Whether you already have your Gamma Knife radiosurgery scheduled or you are still considering it as a potential treatment option, it’s important to understand the risks and benefits of the procedure. Educating yourself about your condition and treatment options can help you feel more comfortable throughout the process, reducing some of the stress you may be feeling. Read on to learn more about Gamma Knife Icon radiosurgery, including treatable conditions and what symptoms or side effects may occur following treatment.
Understanding Gamma Knife Icon Radiosurgery
If you haven’t already learned about Gamma Knife radiosurgery, it may be different from what you expect. The name sounds like a surgical technique, but there are no scalpels and no incisions during Gamma Knife radiosurgery. There’s not even a hospital stay. Rather, Gamma Knife radiosurgery is an advanced form of radiation therapy that can be used to treat many conditions of the brain, head and neck.
During the procedure, close to 200 individual beams of low-dose radiation combine to produce a therapeutic effect. These beams can be targeted at an area as small as 0.15 mm, which is smaller than a single human hair. Using this technology, doctors can direct treatment with high accuracy to the area of interest, sparing healthy surrounding tissues. Gamma Knife radiosurgery results in fewer unpleasant side effects than traditional radiation therapy, which impacts both healthy and unhealthy cells.
Gamma Knife radiosurgery takes place in an outpatient setting. This means there is no overnight hospital stay, and most patients are home within a few hours of completing treatment. While recovery is typically brief and mild, some patients do experience side effects or symptoms after Gamma Knife radiosurgery, discussed in greater detail further on. However, most patients are back to normal activities, including work, in a day or two.
Conditions Treated Using Gamma Knife
Gamma Knife radiosurgery is a form of stereotactic radiosurgery explicitly used to treat conditions affecting the brain, head and neck. Commonly treated conditions include:
- Acoustic neuroma
- Arteriovenous malformation
- Brain metastasis
- Pineal tumor
- Pituitary tumor
- Skull base tumor
- Trigeminal neuralgia
- Vascular malformation
- Vestibular schwannoma
Your doctor will consider your individual case to determine if Gamma Knife radiosurgery is a treatment option for you. Many patients who are eligible for surgery are also good candidates for Gamma Knife radiosurgery.
Generally speaking, people who might benefit from Gamma Knife radiosurgery include:
- Patients who are not good surgical candidates due to complicated health conditions or surgical risks
- Patients who are scheduled for removal of a tumor but need adjunctive therapy to eradicate any remaining cells
- Patients who have an area that is difficult to access via surgical methods
- Patients who have undergone other treatment without results, such as refractory trigeminal neuralgia
- Patients who prefer a minimally invasive treatment option
Symptoms After Gamma Knife Radiosurgery
Again, it will be your doctor who will discuss the risks of Gamma Knife radiosurgery as they relate to you and your condition. However, it can be helpful to understand what patients typically experience following treatment with Gamma Knife radiosurgery in general.

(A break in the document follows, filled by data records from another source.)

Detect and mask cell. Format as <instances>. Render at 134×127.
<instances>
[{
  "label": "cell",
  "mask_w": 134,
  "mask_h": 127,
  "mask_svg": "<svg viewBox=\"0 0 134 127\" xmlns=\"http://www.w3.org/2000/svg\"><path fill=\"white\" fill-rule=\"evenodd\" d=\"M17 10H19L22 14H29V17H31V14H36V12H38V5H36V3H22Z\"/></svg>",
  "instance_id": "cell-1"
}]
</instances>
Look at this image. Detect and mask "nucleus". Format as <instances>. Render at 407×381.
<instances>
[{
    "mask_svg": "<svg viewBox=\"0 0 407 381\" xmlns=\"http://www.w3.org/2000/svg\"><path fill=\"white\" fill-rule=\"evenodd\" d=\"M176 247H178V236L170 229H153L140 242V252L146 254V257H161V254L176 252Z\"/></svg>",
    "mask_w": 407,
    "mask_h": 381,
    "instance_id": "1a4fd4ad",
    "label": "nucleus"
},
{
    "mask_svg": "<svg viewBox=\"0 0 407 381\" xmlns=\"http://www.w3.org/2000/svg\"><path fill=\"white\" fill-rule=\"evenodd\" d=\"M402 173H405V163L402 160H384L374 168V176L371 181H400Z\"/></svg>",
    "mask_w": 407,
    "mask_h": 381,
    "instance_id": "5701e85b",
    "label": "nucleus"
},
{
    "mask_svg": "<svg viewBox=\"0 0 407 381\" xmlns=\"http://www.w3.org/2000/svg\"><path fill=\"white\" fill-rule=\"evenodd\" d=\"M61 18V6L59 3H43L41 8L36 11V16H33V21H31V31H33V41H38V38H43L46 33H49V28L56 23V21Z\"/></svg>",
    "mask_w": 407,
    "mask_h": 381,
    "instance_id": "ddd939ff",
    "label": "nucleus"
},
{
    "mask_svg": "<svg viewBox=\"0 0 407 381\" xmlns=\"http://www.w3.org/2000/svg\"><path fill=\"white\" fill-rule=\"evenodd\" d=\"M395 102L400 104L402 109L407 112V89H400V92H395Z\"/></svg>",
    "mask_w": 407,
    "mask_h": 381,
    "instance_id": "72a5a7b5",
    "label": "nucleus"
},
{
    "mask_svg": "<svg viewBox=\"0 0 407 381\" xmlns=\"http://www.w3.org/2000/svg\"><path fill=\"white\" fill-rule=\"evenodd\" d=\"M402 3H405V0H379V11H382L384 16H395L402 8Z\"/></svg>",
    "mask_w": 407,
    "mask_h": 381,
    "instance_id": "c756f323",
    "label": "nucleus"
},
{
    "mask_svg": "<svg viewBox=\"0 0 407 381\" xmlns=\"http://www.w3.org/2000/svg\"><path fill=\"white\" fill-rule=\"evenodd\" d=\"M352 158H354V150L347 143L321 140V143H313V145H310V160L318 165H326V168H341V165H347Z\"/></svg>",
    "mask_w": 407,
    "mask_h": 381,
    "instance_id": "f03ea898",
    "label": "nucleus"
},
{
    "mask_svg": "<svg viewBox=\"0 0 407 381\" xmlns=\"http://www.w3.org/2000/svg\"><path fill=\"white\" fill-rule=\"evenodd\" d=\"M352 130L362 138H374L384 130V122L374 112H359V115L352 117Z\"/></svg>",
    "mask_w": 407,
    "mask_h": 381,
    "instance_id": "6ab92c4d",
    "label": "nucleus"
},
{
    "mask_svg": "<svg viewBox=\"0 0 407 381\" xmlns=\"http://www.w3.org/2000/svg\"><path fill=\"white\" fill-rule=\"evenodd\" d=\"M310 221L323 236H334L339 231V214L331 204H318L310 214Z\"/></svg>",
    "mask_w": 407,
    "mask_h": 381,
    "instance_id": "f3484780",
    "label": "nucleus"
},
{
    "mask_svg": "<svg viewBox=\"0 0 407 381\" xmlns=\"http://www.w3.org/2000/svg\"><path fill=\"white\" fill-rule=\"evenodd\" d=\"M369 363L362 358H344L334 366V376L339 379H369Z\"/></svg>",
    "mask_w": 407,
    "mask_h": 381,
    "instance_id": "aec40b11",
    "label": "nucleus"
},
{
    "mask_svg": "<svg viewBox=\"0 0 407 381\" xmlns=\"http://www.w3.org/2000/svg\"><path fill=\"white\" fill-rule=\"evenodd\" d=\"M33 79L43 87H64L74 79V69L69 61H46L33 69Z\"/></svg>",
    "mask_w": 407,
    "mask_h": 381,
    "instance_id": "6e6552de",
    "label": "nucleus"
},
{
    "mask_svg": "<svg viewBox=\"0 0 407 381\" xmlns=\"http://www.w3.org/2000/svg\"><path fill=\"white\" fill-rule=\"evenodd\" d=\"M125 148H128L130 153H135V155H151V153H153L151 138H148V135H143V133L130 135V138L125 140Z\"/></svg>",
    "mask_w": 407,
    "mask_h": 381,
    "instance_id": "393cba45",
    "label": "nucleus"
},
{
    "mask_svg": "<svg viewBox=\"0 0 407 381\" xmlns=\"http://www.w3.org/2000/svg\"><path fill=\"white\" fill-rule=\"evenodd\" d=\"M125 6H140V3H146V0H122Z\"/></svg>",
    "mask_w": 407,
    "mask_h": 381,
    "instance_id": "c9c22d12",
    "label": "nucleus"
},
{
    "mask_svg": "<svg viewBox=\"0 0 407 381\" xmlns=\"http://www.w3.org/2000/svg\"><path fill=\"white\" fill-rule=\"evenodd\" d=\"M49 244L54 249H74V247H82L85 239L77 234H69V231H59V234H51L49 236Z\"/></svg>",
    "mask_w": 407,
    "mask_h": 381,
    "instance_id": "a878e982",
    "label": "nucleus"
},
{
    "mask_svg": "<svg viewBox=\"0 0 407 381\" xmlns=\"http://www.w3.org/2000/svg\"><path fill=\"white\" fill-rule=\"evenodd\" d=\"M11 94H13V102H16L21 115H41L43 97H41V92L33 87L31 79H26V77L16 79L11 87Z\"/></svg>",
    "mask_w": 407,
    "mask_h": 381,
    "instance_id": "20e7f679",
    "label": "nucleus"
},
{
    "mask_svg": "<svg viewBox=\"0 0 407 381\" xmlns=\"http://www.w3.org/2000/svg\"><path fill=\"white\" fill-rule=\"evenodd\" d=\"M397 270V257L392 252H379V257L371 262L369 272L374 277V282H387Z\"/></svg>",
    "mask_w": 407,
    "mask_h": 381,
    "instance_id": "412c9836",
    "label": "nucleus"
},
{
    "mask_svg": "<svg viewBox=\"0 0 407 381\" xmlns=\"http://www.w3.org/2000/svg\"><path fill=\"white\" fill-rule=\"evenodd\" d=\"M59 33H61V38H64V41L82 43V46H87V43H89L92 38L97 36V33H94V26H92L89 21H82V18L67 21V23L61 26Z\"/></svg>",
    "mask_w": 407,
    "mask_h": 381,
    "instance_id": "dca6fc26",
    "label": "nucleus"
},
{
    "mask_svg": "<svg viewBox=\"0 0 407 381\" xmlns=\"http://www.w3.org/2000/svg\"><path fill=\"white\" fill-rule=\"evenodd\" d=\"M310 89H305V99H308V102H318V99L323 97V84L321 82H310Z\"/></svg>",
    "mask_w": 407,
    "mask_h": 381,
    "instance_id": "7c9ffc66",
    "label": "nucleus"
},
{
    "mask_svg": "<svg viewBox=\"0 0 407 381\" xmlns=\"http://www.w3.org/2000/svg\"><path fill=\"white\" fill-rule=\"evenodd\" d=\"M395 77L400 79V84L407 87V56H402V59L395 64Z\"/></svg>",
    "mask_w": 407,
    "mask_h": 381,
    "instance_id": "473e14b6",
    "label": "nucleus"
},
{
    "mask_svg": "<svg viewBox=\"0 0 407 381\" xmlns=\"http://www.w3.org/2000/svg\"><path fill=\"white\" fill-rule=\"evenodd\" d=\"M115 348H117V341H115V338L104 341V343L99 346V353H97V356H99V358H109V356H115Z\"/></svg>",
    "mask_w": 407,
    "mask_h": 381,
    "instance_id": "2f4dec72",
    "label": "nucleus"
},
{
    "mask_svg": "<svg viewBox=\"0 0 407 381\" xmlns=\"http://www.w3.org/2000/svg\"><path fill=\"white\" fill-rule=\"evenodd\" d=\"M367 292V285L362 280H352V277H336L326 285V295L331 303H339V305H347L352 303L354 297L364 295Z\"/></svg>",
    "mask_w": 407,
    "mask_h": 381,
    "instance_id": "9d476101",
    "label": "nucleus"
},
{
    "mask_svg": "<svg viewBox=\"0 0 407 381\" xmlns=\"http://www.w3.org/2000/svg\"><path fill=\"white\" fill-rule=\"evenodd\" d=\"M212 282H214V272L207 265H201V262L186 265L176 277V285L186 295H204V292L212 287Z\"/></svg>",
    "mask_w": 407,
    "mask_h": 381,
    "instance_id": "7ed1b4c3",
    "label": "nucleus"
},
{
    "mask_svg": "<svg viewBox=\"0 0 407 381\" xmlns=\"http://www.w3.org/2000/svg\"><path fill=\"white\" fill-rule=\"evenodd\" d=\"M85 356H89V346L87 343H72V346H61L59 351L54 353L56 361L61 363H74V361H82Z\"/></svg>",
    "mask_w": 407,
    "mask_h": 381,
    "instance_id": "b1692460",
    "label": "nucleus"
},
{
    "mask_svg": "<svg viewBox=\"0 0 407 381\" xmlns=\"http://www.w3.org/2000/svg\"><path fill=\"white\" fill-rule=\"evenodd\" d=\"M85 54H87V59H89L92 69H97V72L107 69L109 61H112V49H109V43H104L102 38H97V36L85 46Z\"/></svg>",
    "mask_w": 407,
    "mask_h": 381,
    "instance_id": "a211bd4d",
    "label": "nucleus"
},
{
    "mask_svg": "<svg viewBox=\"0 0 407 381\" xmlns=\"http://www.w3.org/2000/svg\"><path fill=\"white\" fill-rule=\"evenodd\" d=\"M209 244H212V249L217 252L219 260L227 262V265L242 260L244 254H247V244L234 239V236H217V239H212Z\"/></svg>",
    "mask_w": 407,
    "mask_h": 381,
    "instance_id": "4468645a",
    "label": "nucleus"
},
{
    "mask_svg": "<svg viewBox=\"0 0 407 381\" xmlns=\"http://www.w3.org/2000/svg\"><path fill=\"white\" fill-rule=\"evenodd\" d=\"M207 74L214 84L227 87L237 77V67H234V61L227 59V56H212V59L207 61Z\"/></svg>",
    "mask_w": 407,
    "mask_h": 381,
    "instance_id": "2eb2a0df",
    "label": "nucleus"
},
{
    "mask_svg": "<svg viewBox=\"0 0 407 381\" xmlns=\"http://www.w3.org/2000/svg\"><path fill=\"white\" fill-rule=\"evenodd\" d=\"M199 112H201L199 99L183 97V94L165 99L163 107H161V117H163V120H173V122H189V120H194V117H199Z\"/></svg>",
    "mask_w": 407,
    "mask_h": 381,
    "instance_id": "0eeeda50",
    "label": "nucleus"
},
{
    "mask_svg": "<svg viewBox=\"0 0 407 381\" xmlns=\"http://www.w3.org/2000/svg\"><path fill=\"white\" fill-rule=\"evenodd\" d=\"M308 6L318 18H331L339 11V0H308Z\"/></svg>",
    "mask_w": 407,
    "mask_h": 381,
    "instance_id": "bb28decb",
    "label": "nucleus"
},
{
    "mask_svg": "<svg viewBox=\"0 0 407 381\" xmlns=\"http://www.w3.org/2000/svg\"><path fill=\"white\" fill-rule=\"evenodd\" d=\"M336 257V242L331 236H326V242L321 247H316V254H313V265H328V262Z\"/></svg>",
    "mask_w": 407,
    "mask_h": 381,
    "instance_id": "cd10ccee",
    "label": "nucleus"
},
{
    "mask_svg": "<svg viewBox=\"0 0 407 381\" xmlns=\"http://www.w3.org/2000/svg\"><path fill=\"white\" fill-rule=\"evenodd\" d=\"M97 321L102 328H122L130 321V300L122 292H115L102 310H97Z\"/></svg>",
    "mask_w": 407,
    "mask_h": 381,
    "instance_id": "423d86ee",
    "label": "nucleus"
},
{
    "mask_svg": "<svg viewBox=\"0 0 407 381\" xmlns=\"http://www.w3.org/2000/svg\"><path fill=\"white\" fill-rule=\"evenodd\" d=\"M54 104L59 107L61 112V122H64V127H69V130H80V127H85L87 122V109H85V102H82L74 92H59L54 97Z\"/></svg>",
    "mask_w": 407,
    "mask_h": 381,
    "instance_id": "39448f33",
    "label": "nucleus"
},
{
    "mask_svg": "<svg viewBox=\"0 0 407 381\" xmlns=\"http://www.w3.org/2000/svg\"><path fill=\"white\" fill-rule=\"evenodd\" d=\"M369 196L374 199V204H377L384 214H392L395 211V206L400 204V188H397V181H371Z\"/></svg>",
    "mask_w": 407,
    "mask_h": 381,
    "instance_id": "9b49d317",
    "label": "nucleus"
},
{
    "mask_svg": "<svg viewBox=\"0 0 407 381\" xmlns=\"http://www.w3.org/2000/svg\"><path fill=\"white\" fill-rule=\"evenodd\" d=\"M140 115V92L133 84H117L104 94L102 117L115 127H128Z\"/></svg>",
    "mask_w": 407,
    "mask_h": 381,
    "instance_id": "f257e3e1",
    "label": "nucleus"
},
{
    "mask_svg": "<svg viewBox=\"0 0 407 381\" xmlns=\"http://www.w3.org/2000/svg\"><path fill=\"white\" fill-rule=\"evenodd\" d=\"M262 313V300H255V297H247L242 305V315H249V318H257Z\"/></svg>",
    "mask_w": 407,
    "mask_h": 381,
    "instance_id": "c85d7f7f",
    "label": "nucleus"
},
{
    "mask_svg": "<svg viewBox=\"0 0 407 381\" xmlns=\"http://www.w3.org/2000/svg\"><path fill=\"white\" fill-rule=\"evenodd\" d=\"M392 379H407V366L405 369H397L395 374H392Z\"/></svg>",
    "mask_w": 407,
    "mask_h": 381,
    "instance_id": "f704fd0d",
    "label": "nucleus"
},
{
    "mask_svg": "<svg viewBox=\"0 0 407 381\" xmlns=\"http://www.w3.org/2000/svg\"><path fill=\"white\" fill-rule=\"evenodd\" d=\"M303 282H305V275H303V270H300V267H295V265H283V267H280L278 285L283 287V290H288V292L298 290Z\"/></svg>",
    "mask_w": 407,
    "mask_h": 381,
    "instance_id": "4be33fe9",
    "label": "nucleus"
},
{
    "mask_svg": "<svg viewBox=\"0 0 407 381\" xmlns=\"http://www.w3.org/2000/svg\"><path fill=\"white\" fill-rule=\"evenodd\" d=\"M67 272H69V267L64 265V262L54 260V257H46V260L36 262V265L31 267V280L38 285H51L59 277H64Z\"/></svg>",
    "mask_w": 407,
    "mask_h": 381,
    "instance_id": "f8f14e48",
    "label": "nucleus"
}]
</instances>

Immediately after your Gamma Knife radiosurgery procedure, you might feel a bit tired. It’s usually helpful to plan to spend the remainder of the day giving your body the rest it needs. Most patients are back to work and other activities within a day or two. Because the procedure is minimally invasive, there are no restrictions on exercise, lifting or other activities.
Some patients experience a headache and/or nausea immediately following treatment. These side effects are typically mild. However, if you are uncomfortable, your doctor may prescribe medications to help manage your symptoms.
Benefits of Gamma Knife Icon Radiosurgery
If your doctor has recommended Gamma Knife radiosurgery, it means the benefits to you outweigh the risks. Though you will need to discuss the specific benefits and risks of treatment with your doctor, possible benefits include:
- No hospital stay
- No risks related to surgery
- No incisions, sutures or staples
- Brief and mild recovery, with little post-procedure discomfort
- Fewer unpleasant side effects than traditional radiation therapy
- Ability to combine Gamma Knife radiosurgery with other treatment approaches
- Ability to treat conditions that have not responded to other interventions
Discuss Your Treatment with Your Doctor
It’s great that you have taken the time to learn more about the side effects that can occur after Gamma Knife radiosurgery. Take what you’ve learned here into your next conversation with your doctor. Spend some time writing down any questions you have. Consider asking what side effects or symptoms you may need to anticipate after your procedure and how to manage them. The more you prepare beforehand, the less you will need to worry about things later. This will help you focus your energy on what matters most: recovering, feeling better and getting on with your life.